Euro-Stand noch tiefer als nach Brexit

Das Nein siegt – und der Börsencrash?

Montag, 05. Dezember 2016 | 10:12 Uhr

Eine Mehrheit der Italiener hat die von Premier Matteo Renzi vorgeschlagene Verfassungsreform abgelehnt. Die Folgen für die Wirtschaft der gesamten Eurozone sind noch unklar. Kurzfristig stecken die internationalen Finanzmärkte die politische Unsicherheit in Rom aber recht gut weg. Das von manchen Experten befürchtete Beben blieb am Montagmorgen aus.

In Frankfurt legte der Dax kurz nach Handelsbeginn sogar um 1,68 Prozent auf 10.689,61 Punkte zu. Jedoch hatten sich die Anleger schon in der vorigen Woche auf eine Niederlage von Ministerpräsident Matteo Renzi eingestellt – Verluste waren die Folge. Die Unsicherheit, was nach einem Regierungswechsel in Rom geschieht, ist weiterhin groß.

Der Euro musste nach dem mehrheitlichen Nein der Bürger zu Renzis Vorschlägen bisher kaum Federn lassen. Die Gemeinschaftswährung büßte nach der Rücktrittsankündigung des Sozialdemokraten zwar etwas an Wert ein, erholte sich anschließend aber wieder deutlich.

Nachdem der Euro in Erwartung eines negativen Votums bei dem Referendum zwischenzeitlich bereits auf 1,0506 Dollar gefallen war – den tiefsten Stand seit März 2015 -, ging es für ihn am Montag zunächst auf bis zu 1,0641 Dollar nach oben. Der Euro steht wegen der Furcht vor einem Wiederaufflammen der europäischen Staatsschuldenkrise und der Sorge um faule Kredite bei italienischen Banken schon seit einiger Zeit unter Druck.

Beim Eurozonen-Leitindex EuroStoxx 50 stand am Montagmorgen vorerst ein Plus von 1,23 Prozent auf 3.052,18 Zähler zu Buche. Insgesamt fiel die Reaktion an den Finanzmärkten deutlich verhaltener aus als etwa bei der Wahl Donald Trumps zum US-Präsidenten oder beim Brexit-Votum.

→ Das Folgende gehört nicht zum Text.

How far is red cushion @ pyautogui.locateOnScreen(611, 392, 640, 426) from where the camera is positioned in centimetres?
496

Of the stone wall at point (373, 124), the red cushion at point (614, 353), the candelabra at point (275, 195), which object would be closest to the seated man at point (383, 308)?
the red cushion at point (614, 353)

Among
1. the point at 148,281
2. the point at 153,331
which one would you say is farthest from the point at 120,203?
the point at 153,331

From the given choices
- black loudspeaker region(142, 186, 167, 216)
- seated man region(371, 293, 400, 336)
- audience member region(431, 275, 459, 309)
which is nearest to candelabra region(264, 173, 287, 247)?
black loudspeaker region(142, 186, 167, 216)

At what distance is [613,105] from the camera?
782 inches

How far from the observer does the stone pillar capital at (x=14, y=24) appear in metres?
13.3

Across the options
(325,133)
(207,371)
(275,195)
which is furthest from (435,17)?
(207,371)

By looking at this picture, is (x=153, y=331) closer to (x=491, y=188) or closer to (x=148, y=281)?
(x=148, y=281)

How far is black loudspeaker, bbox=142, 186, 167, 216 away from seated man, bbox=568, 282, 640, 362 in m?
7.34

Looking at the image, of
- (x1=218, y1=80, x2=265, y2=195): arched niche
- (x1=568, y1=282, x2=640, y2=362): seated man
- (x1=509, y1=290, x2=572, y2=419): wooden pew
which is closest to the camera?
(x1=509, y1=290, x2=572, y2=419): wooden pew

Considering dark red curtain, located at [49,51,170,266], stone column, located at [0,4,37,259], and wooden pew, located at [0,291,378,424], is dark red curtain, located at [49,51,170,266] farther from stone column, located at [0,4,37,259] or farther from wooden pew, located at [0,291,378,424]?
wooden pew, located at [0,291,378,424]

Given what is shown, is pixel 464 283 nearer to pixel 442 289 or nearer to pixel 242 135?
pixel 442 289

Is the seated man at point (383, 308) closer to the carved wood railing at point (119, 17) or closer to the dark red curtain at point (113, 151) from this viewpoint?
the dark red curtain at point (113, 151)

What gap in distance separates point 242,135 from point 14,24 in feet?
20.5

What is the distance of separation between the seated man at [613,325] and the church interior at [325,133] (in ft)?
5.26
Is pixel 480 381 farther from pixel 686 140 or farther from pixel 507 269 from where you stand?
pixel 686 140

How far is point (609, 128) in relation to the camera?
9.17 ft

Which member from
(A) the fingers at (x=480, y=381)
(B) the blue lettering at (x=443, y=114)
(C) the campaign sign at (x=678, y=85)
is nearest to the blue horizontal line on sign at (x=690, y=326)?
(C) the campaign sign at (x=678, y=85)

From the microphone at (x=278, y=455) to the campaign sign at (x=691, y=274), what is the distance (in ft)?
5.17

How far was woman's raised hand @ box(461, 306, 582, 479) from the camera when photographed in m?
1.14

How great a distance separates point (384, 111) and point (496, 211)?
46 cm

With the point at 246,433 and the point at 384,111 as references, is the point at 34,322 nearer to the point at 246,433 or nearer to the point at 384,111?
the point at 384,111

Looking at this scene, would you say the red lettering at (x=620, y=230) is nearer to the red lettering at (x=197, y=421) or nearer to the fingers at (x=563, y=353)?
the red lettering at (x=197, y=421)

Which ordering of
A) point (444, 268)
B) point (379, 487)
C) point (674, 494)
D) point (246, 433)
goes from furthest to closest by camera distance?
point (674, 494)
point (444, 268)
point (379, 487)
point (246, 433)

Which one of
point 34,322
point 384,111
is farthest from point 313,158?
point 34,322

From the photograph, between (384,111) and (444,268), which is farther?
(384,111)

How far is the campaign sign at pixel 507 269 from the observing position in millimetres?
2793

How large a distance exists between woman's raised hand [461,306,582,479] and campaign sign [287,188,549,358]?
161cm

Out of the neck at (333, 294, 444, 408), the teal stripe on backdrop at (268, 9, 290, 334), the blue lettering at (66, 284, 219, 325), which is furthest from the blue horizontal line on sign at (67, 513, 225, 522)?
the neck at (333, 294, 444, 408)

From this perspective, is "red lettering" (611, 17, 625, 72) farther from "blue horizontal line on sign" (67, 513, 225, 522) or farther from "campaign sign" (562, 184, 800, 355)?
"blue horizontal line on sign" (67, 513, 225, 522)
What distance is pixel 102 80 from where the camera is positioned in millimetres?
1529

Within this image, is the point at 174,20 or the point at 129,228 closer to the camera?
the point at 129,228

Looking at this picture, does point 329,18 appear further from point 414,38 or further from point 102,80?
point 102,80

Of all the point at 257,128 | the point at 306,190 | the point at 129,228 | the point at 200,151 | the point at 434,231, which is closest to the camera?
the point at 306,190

An der italienischen Börse gab es zum Start in die neue Handelswoche ein größeres Minus. Der Leitindex FTSE MIB rutschte anfangs um 2,02 Prozent ab, vor allem Bankaktien waren betroffen.

An den Märkten in Asien waren die Abschläge indes überschaubar. In Tokio schloss der Nikkei-Index für 225 führende Werte 0,82 Prozent tiefer bei 18.274,99 Punkten. Unter den größten Verlierern waren auch hier Finanzwerte, darunter die Großbank Mitsubishi UFJ – zu dem befürchteten Einbruch kam es aber nicht. In Südkorea, Hongkong, Australien und Taiwan lagen die Verluste der Leitindizes bei jeweils unter 0,3 Prozent.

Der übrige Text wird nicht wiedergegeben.